Link each objective to a measurable KPI and a financial implication. Without a defined outcome, maturity scoring becomes abstract.

Step 2: Choose the Assessment Scope

Avoid enterprise-wide evaluation at the start. Scope tightly:

  • One region
  • One project cluster
  • One equipment class

A focused scope improves accuracy, speeds validation, and prevents analysis paralysis. Mature organizations scale assessments only after methodology is proven.

Step 3: Select the Maturity Framework

Adopt a structured progression, typically a 5-tier model. Define what qualifies for each level with evidence-based criteria.

Ensure alignment with the IT operations maturity model so data infrastructure, integrations, and reporting pipelines are reliable enough to support accurate scoring. Poor digital readiness will distort the assessment.

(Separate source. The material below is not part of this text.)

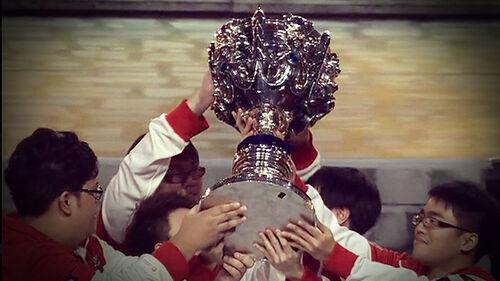 Season 2 Championship Victors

Step 4: Collect Evidence, Not Opinions

Use triangulated inputs:

  • System exports (telematics hours, utilization, downtime logs, PM records)
  • Interviews across roles (operators, foremen, dispatch, shop managers, finance)
  • Field observations (actual workflow behavior versus documented procedure)
  • Audit documentation (inspection samples, work order quality, backlog aging)

The goal is validation. If documentation claims discipline but observation shows inconsistency, score accordingly.

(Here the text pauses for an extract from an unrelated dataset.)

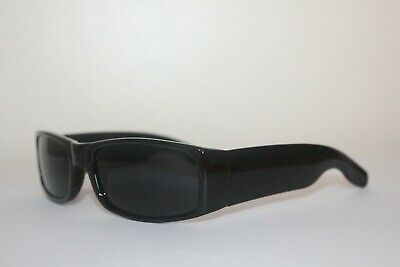 SKA, SKINHEAD, SQUARE STYLE SUNGLASSES, MADNESS THE SPECIALS 1970s 1980s CONCERT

Step 5: Score Across Critical Dimensions

Evaluate capability across structured domains, such as:

  • Process definition and standardization
  • Data completeness and accuracy
  • Governance and accountability
  • Cross-functional coordination
  • Technology enablement and workflow automation

Score each dimension independently. Many organizations are strong in one area and weak in another. Aggregation without dimension-level clarity hides the constraint.

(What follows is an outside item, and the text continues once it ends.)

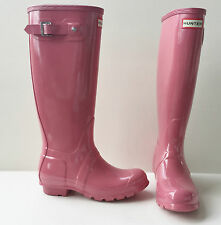 HUNTER ORIGINAL TALL RAIN BOOTS RHODONITE PINK GLOSS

Step 6: Identify Root Causes Behind Gaps

Separate symptoms from structural blockers.

For example:

  • Low PM compliance may stem from scheduling pressure (governance issue), not technician capacity.
  • Inconsistent downtime coding may reflect unclear definitions (data design issue), not operator negligence.
  • Poor utilization visibility may be caused by integration instability (IT maturity gap), not reporting neglect.

Categorize gaps into:

  • Process design weakness
  • Adoption and training deficiency
  • Data inconsistency
  • Tool or integration limitation
  • Governance conflict

This clarity determines which interventions are required.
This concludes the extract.